Flow control is a speed-matching service - matching the rate at which the sender is sending against the rate at which the receiving application is reading.
During the life of a TCP connection, the TCP protocol running in each host makes transitions through various TCP states.
The client TCP begins in the CLOSED state. The application on the client side initiates a new TCP connection. This causes TCP in the client to send a SYN segment to TCP in the server. After having sent the SYN segment, the client TCP enters the SYN_SENT state. While in the SYN_SENT state, the client TCP waits for a segment from the server TCP that includes an acknowledgment for the client's previous segment and has the SYN bit set to 1. Having received such a segment, the client TCP enters the ESTABLISHED state. While in the ESTABLISHED state, the TCP client can send and receive TCP segments containing payload data. Closing the connection causes the client TCP to send a TCP segment with the FIN bit set to 1 and to enter the FIN_WAIT_1 state. While in the FIN_WAIT_1 state, the client TCP waits for a TCP segment from the server with an acknowledgment. When it receives this segment, the client TCP enters the FIN_WAIT_2 state. While in the FIN_WAIT_2 state, the client waits for another segment from the server with the FIN bit set to 1; after receiving this segment, the client TCP acknowledges the server's segment and enters the TIME_WAIT state. The TIME_WAIT state lets the TCP client resend the final acknowledgment in case the ACK is lost. The time spent in the TIME_WAIT state is implementation-dependent, but typical values are 30 seconds, 1 minute, and 2 minutes. After the wait, the connection formally closes and all resources on the client side(including port numbers) are released.

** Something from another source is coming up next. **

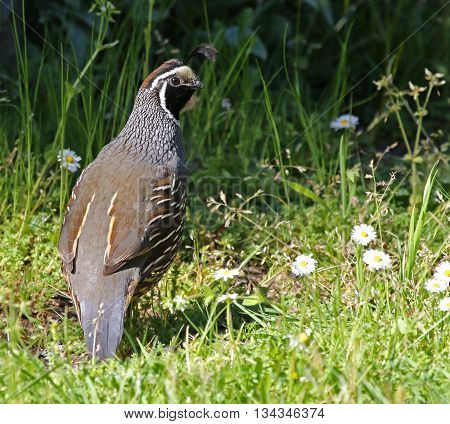 A male California Quail (Callipepla californica) looking back at the camera. Shot on Gabriola Island British Columbia Canada.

Let's consider what happens when a host receives a TCP segment whose port number or source IP address do not match with any of the ongoing sockets in the host. For example, suppose a host receives a TCP SYN packet with destination port 80, but the host is not accepting connections on port 80. Then the host will send a special reset segment to source. This TCP segment has the RST flag bit set to 1. Thus, when a host sends a reset segment, it is telling the source "I don't have a socket for that segment. Please do not resend the segment." When a host receives a UDP packet whose destination port number doesn't match with an ongoing UDP socket, the host sends a special ICMP datagram.
- ESTABLISHED: The socket has an established connection.
- SYN_SENT: The socket is actively attempting to establish a connectin.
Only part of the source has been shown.